Prudniccy kryminalni zakończyli postępowanie wobec 56-letniego mieszkańca województwa śląskiego, który dopuścił się kradzież kilkunastu aut, oraz szeregu włamań i kradzieży, które miały miejsce na terenie czterech województw.
Policjanci odzyskali skradzione mienie o wartości ponad 160 tyś. złotych. W sumie Policja przedstawiła podejrzanemu 36 zarzutów. Łączne straty spowodowane przestępczą działalnością mężczyzny szacuje się na ponad 700 tyś. złotych. Dodatkowo kryminalni na poczet przyszłej kary zabezpieczyli mienie o wartości ponad 460 tyś. złotych. 56-latek działał w warunkach recydywy. Grozi mu teraz do 15 lat więzienia.
Pod koniec 2022 roku prudniccy kryminalni otrzymali informację o kradzieży osobowego seata z jednej z posesji na terenie gminy Prudnik. Śledczy do tej sprawy zatrzymali 56-letniego mieszkańca województwa śląskiego. Natomiast pojazd o wartości 35 000 złotych został odzyskany na terenie Gdańska. Szybko też wyszło na jaw, że 56-latek od 10 lat był poszukiwany 6 listami gończymi za przestępstwa popełnione przeciwko mieniu. Mężczyzna posługując się fałszywymi danymi skutecznie ukrywał się przed wymiarem sprawiedliwości. Jak się okazało, był to dopiero początek długiej listy jego problemów.
Śledczy dzięki wytężonej oraz wnikliwej pracy ustalili, że 56-latek odpowiedzialny jest również za kradzież kilkunastu innych aut oraz szeregu włamań i kradzieży. Zatrzymany tych przestępstw miał dopuścić się na terenie województwa świętokrzyskiego, śląskiego, opolskiego oraz małopolskiego. Podejrzany oprócz pojazdów kradł głównie pieniądze oraz przedmioty wartościowe. Śledczy odzyskali skradzione mienie o wartości ponad 160 tyś. złotych. Łączne straty spowodowane przestępczą działalnością mężczyzny szacuje się na ponad 700 tyś. złotych.

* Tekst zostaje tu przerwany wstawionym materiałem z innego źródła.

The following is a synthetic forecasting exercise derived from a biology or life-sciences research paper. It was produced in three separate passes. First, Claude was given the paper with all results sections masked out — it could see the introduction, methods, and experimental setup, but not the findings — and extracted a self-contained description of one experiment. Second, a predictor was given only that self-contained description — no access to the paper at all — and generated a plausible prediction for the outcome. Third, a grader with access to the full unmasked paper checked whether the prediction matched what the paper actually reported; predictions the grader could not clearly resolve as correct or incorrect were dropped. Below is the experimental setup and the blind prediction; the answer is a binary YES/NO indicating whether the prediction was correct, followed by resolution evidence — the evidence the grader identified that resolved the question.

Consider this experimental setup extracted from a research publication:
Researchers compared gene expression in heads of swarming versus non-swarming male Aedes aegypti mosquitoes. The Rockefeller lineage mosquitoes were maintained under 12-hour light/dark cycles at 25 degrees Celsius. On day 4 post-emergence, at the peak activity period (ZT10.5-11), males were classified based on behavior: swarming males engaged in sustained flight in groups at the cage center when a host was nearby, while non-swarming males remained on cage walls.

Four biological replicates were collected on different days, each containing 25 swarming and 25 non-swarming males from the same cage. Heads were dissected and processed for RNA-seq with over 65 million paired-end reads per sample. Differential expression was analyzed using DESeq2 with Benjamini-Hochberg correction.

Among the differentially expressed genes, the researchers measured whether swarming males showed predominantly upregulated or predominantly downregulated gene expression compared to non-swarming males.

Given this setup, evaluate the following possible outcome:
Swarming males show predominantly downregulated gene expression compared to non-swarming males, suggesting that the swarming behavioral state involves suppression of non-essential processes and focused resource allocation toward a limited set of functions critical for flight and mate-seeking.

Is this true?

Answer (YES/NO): YES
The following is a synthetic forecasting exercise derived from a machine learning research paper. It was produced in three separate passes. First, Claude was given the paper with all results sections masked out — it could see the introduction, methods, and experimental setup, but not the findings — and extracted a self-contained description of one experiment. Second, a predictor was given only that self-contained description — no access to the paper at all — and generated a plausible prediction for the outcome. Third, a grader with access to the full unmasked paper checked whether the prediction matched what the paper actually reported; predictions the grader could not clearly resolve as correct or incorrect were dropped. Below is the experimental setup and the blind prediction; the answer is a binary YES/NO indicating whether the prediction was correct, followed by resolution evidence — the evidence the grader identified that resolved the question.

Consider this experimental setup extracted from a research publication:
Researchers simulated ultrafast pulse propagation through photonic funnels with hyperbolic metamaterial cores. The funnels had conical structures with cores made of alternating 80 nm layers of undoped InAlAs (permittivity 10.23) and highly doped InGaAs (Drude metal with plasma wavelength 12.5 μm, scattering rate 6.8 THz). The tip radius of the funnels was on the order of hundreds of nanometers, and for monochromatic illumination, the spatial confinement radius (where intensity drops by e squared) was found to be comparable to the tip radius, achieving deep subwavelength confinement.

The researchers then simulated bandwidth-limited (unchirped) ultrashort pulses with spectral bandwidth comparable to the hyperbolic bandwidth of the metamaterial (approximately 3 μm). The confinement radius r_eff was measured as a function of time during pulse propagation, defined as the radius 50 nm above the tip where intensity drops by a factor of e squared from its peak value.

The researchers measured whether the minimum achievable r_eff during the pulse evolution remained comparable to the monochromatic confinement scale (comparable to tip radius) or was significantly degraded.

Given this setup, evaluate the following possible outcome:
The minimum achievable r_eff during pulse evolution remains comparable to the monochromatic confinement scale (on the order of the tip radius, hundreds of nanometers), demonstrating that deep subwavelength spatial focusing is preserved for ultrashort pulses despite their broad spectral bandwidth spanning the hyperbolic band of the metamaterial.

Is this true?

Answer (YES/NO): YES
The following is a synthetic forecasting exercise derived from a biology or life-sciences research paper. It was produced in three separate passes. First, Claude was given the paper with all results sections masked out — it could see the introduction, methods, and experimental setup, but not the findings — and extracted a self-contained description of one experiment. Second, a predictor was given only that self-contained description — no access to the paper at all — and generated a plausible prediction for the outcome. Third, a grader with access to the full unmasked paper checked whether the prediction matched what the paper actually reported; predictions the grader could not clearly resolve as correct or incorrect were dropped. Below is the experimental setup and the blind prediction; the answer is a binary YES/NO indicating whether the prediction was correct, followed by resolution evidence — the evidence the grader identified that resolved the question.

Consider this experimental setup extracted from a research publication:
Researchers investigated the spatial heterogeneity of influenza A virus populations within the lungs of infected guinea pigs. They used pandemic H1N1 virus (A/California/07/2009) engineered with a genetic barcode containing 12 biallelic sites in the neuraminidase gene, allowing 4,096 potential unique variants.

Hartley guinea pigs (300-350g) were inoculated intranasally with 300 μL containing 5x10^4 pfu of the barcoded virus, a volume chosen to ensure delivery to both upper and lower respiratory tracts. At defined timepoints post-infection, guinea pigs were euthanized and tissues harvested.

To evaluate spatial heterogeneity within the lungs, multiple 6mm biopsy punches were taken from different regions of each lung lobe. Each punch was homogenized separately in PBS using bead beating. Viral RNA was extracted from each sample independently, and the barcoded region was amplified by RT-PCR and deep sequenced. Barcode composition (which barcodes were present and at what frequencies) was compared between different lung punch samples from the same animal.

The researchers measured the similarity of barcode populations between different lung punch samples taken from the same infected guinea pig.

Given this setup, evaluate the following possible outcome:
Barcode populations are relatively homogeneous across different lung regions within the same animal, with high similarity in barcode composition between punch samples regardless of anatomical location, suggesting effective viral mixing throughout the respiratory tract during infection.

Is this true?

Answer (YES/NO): NO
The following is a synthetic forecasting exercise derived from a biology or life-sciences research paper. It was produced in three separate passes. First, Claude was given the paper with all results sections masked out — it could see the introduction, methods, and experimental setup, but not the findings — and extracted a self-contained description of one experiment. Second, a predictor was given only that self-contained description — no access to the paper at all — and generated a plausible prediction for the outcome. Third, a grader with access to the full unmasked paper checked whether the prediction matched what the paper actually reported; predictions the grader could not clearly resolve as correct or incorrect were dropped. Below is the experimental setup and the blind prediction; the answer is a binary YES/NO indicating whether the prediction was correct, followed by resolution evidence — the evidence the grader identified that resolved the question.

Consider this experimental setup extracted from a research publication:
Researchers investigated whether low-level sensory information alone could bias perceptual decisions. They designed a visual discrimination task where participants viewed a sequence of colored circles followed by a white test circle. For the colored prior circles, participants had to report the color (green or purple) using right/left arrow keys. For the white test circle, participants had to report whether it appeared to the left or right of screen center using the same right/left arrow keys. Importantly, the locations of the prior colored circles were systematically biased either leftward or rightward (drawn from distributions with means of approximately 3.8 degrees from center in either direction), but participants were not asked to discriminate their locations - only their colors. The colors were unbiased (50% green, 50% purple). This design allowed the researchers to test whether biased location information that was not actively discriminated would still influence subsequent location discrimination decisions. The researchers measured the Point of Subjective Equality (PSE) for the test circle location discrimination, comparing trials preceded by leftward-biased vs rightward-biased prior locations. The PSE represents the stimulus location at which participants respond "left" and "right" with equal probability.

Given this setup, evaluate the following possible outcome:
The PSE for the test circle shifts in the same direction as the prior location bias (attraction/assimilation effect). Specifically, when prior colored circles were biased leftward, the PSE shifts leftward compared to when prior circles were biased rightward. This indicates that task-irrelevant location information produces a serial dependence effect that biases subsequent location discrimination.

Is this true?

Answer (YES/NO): NO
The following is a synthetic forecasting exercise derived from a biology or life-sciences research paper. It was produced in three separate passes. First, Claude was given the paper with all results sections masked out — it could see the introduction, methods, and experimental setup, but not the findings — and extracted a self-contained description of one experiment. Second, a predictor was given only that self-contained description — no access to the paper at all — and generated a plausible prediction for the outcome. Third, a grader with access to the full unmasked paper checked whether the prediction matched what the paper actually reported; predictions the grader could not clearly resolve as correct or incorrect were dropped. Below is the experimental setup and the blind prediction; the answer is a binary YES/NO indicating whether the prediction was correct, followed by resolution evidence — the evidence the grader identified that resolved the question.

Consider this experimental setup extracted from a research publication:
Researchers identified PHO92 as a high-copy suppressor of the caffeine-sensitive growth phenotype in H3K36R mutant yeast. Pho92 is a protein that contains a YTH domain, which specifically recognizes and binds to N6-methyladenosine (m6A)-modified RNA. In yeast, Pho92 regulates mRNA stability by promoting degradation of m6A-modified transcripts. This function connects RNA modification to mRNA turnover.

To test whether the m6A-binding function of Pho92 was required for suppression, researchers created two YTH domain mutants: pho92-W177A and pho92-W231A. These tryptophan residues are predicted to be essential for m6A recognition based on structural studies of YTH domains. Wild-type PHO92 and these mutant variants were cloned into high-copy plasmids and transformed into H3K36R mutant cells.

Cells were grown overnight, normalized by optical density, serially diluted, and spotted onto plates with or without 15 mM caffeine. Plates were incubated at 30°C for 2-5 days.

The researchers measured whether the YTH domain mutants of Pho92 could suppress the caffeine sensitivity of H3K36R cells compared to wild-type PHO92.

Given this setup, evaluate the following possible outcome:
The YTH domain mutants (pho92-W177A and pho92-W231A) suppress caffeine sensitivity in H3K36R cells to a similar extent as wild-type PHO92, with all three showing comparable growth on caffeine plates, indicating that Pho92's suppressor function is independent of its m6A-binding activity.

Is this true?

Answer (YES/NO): YES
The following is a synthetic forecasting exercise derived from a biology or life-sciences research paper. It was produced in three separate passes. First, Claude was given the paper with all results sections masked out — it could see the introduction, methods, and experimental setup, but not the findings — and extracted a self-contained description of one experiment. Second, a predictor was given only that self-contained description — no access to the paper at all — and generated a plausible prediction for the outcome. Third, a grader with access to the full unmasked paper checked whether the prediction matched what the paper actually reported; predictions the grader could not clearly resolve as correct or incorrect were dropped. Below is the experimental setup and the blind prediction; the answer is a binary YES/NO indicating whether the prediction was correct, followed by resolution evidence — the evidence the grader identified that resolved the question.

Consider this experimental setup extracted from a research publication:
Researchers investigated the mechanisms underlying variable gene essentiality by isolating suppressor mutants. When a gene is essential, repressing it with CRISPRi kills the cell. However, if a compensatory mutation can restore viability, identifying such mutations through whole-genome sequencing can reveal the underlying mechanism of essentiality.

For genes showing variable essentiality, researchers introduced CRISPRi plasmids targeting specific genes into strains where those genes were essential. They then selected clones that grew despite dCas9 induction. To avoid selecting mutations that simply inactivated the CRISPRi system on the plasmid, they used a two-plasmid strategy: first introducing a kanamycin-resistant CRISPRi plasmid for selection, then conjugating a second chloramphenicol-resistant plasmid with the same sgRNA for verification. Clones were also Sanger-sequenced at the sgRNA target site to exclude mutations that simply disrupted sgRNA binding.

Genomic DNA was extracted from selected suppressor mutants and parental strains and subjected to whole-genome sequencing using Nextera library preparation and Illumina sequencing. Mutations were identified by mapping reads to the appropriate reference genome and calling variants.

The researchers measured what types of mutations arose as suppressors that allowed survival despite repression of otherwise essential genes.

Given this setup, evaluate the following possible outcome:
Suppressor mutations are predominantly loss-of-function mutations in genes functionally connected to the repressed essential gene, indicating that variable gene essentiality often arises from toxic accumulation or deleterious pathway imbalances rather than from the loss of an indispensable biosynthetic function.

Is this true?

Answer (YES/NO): YES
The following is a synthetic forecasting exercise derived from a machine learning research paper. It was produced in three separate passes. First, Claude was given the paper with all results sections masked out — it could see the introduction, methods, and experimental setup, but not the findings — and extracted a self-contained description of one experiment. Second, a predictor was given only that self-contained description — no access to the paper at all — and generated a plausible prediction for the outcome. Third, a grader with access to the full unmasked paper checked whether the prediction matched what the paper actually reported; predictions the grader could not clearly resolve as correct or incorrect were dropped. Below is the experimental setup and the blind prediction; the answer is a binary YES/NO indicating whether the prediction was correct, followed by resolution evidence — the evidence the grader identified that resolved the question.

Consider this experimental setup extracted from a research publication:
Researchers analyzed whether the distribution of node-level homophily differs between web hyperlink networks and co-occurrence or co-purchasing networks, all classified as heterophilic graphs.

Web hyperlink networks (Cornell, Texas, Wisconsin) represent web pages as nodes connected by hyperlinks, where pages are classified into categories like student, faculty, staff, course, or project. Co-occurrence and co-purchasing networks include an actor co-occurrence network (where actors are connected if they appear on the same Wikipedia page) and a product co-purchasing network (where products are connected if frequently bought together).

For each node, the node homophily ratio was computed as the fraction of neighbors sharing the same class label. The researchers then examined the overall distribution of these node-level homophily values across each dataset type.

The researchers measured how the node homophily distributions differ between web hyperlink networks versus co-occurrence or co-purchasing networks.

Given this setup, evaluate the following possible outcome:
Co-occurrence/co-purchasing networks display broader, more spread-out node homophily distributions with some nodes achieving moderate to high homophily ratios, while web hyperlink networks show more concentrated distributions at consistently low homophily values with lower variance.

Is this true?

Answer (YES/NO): YES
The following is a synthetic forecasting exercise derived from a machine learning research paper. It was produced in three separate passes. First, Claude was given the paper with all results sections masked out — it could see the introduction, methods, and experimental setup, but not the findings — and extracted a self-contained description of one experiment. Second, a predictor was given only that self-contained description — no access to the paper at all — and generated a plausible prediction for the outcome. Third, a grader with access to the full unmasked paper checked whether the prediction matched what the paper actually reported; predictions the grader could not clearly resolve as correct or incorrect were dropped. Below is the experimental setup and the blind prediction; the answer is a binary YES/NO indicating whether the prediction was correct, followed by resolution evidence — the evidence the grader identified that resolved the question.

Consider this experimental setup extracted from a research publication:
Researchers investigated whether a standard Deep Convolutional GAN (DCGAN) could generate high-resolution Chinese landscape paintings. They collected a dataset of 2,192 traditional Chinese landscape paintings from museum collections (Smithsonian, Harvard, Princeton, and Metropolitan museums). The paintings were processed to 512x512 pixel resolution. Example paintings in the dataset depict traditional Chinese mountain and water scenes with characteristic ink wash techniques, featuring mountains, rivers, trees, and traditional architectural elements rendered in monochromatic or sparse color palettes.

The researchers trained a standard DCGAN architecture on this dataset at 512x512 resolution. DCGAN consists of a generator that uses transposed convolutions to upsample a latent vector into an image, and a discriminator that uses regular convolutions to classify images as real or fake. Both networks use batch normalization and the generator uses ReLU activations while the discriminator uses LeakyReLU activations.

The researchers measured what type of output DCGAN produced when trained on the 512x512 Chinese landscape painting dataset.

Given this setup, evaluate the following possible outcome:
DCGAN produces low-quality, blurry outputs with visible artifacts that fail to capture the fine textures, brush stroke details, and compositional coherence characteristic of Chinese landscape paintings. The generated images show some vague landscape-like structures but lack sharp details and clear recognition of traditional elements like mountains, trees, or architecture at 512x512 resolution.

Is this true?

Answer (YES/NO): NO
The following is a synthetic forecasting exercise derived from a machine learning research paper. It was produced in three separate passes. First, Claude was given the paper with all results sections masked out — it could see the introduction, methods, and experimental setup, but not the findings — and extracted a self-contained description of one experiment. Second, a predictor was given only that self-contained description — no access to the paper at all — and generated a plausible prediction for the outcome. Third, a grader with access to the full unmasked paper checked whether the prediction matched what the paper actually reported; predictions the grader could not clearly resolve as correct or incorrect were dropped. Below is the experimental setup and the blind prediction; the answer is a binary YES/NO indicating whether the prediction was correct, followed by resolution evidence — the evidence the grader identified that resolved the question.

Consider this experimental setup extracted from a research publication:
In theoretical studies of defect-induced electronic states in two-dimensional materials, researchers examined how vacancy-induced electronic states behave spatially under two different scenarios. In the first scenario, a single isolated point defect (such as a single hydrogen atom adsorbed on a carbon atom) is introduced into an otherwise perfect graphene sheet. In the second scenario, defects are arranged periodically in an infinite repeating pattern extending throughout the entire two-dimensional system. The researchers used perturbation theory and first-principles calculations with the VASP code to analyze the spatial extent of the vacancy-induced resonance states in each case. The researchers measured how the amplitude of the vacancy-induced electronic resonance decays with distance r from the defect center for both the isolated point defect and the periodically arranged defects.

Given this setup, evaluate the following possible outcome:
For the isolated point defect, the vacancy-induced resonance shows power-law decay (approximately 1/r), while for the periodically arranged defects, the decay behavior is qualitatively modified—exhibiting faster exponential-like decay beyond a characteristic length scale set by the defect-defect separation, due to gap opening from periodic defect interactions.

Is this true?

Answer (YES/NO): NO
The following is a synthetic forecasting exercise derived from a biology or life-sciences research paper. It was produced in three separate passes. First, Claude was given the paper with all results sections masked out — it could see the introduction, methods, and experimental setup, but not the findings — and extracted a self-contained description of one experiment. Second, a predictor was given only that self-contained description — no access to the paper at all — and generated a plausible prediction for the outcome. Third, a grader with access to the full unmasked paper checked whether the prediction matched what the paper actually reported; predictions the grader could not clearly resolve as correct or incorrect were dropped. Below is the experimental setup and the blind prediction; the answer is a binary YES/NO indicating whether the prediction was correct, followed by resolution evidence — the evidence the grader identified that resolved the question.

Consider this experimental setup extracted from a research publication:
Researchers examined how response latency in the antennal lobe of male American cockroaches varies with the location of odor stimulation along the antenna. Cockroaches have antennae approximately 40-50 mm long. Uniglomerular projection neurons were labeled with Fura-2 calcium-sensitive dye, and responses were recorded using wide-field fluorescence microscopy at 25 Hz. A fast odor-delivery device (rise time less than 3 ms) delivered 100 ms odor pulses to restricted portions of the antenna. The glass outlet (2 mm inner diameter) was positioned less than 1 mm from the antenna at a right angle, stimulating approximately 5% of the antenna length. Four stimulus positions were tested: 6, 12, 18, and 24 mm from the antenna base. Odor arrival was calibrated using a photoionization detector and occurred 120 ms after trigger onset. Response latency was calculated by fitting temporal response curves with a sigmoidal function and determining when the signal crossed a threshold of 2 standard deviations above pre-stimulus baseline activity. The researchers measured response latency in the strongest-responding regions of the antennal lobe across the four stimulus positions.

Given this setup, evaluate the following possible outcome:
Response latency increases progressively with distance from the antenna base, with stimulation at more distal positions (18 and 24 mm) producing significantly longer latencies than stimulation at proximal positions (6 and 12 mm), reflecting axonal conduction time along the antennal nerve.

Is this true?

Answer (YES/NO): YES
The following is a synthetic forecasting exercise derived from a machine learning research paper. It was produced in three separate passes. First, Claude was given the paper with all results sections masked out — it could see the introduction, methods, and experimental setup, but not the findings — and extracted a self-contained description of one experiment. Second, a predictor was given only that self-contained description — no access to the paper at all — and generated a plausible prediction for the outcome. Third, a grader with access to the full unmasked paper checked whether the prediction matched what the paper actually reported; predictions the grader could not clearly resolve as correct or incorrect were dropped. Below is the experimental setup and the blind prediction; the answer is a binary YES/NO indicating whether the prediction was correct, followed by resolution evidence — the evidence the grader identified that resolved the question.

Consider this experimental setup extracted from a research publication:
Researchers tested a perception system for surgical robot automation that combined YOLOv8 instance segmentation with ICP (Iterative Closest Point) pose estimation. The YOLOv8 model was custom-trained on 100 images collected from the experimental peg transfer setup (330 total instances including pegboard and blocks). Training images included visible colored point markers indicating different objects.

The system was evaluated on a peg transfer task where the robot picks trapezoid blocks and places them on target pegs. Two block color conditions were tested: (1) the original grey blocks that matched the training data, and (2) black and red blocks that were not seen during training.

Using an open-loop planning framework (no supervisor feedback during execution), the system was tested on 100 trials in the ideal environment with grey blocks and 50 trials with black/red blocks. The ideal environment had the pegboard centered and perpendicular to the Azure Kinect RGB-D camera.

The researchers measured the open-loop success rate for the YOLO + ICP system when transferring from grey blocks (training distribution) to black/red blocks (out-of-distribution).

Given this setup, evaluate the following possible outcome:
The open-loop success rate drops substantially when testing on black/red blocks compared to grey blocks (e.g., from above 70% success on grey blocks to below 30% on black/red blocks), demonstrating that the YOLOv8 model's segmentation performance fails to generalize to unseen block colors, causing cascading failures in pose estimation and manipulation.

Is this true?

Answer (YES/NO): NO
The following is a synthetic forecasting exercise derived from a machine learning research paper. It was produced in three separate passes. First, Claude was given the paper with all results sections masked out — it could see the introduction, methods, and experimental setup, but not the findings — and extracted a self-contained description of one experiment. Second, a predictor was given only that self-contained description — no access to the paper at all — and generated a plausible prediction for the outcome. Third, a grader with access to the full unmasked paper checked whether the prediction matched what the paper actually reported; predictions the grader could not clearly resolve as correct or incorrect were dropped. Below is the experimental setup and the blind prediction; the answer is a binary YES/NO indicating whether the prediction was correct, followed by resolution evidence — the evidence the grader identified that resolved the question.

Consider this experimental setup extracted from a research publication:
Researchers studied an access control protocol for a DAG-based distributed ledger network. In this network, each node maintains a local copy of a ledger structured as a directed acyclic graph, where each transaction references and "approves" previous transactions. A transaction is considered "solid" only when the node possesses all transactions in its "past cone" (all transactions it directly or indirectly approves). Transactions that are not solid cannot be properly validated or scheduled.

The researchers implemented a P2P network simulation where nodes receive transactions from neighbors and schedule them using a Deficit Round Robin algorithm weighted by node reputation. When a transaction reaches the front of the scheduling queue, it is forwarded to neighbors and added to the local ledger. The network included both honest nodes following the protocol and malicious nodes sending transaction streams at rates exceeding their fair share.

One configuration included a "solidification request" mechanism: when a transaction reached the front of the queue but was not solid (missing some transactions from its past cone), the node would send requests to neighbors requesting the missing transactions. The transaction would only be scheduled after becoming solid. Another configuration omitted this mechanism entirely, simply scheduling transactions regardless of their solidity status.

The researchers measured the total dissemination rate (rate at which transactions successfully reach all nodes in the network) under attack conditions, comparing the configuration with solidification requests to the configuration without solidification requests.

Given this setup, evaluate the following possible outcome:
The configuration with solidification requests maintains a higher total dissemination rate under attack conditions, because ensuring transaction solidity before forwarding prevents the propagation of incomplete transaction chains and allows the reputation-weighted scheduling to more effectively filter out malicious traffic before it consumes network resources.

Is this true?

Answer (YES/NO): YES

Zebrany przez prudnickich kryminalnych materiał dowodowy w tej sprawie pozwolił na przedstawienie mieszkańcowi województwa śląskiego łącznie 36 zarzutów. Kryminalni na poczet przyszłej kary zabezpieczyli mienie o wartości ponad 460 tyś. złotych. 56-latek działał w warunkach recydywy. Grozi mu teraz do 15 lat więzienia. Trafił do aresztu śledczego.
Akt oskarżenia przeciwko 56-latkowi początkiem roku trafił już do sądu.